O roteiro e arte da edição são de Jurgens, com arte-final de Brett Breeding, uma das grandes duplas de arte nos anos 90 na DC, e que conseguiam um resultado muito poderoso de impacto visual.
Para falar do Homem Linear, devemos também falar do Gladiador Dourado (Booster Gold, no original). Sua primeira aparição foi em Booster Gold #1 (1986), um personagem original e novo, criado por Dan Jurgens, lançado no contexto do pós-Crise nas Infinitas Terras, megassaga da DC Comics que reorganizou editorial e comercialmente uma cronologia de 50 anos de centenas de revistas em quadrinhos dos milhares de personagens da editora.

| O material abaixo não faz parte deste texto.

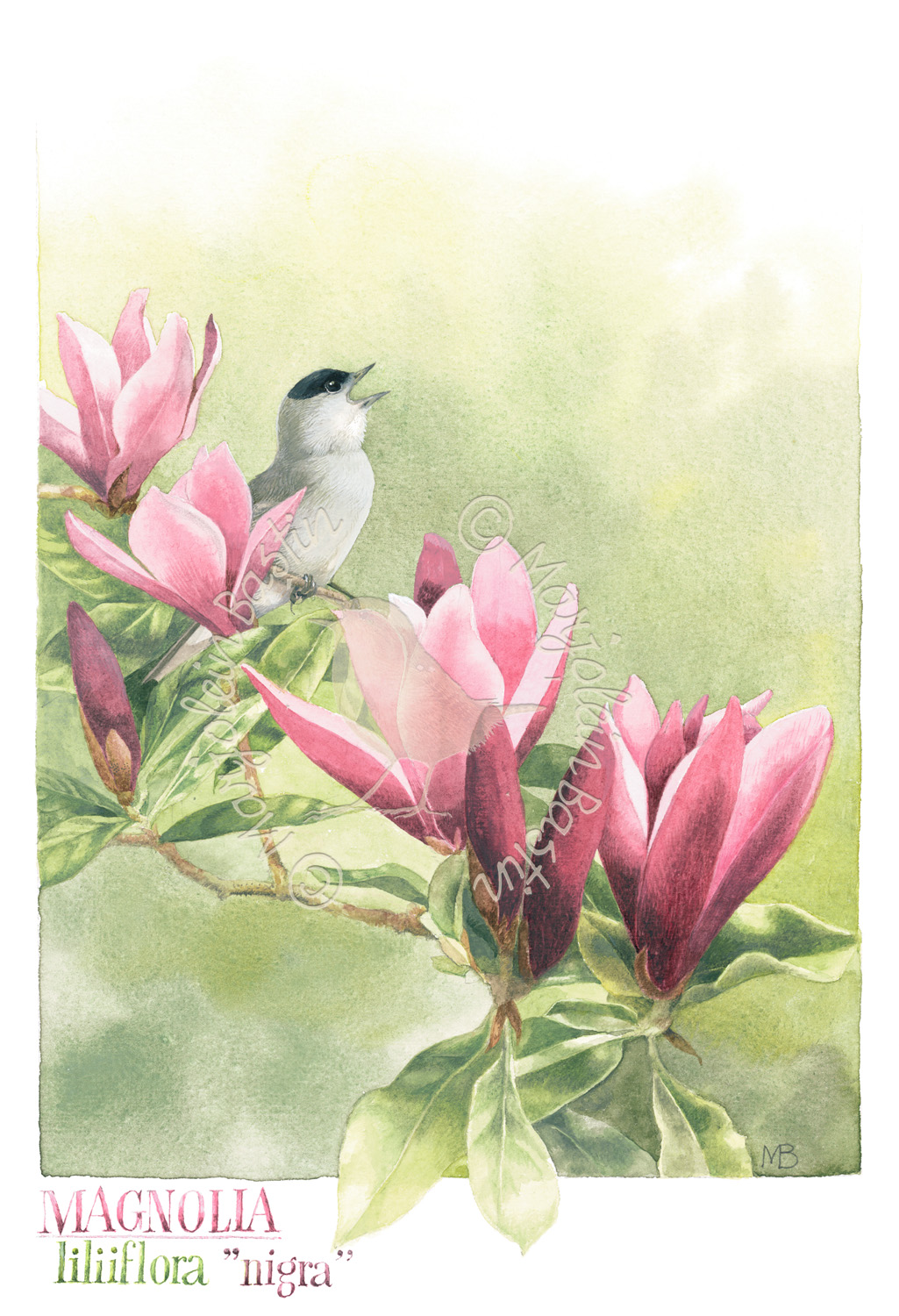 Eurasian Blackcap's Song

No distante ano de 2462, Michael Carter era um esportista em Gotham City (uma vez a cidade do Batman). Apostador compulsivo, perdeu todo o dinheiro que tinha, e sem poder cuidar da irmã e da mãe, decidiu tentar a sorte em Metropolis (uma vez a cidade do Superman).
Ao adentrar um museu espacial, tem contato com numa máquina esférica, que era capaz de realizar viagens no tempo. Ele rouba uma vestimenta especial que lhe confere alguns poderes (força e disparos de energia), além de um Anel de Voo da Legião dos Super-Heróis (equipe de jovens combatentes do crime na Terra e no resto do Universo DC), e decide viajar até o Século XX em busca de fama e dinheiro. Uma vez aqui, ele acaba se tornando um super-herói em Metropolis.

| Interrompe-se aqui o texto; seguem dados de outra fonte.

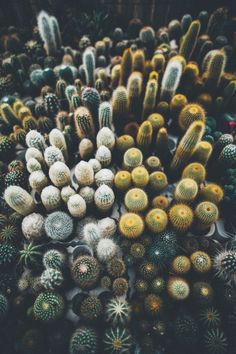 { aerial view of a succulent city }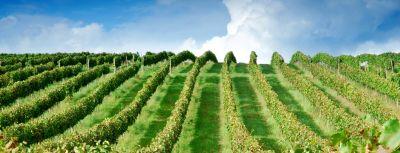Rozhovor s vinárstvom Chateau Modra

É só em Booster Gold #13 (1987) que parte dessa origem é mostrada em um flashback. Na mesma edição, Gladiador conhece Rip Hunter, um cientista extremamente inteligente, tão capaz que construiu uma máquina do tempo — a Esfera do Tempo, o mesmo equipamento que Carter usou no futuro. Hunter e outros amigos cientistas ajudam o Gladiador a retornar para o ano de 2462, onde descobre que as coisas mudaram muito desde que saiu em sua viagem.

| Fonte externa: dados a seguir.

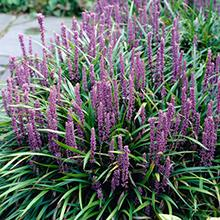 Royal Purple Liriope Shrub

Durante as 25 edições da revista do Gladiador Dourado, Jurgens constrói um herói meio pateta mas de bom coração, que notavelmente conseguiu ser inserido nos maiores espaços da comunidade de super-heróis da DC, chegando a ser integrante da Liga da Justiça e peça importante em diversas sagas.
É neste contexto do Gladiador em destaque que somos apresentados ao Homem Linear. Quando ele surge nas primeiras páginas de Adventures of Superman #476, na Metropolis de 1991, não nos é informado de onde e quando vem. Mas sabemos de cara sua missão: capturar o Gladiador Dourado.
O Homem Linear sabia que o Michael Carter tinha feito para obter seus equipamentos e que essa viagem temporal foi realizada de modo escuso. Para rastrear o cara, esse policial do futuro ativa um sensor em Skeets, um robôzinho voador que é o “parceiro mirim” do herói (com efeito, ele estava no museu quando Carter fez a viagem, e veio com ele também).
No confronto violento que se segue entre o Homem Linear e Gladiador pelas ruas da cidade, o Superman acaba aparecendo. Na luta, o herói acaba danificando um dispositivo importante do maquinário de deslocamento temporal do Homem Linear, e ambos são tragados por um vórtex.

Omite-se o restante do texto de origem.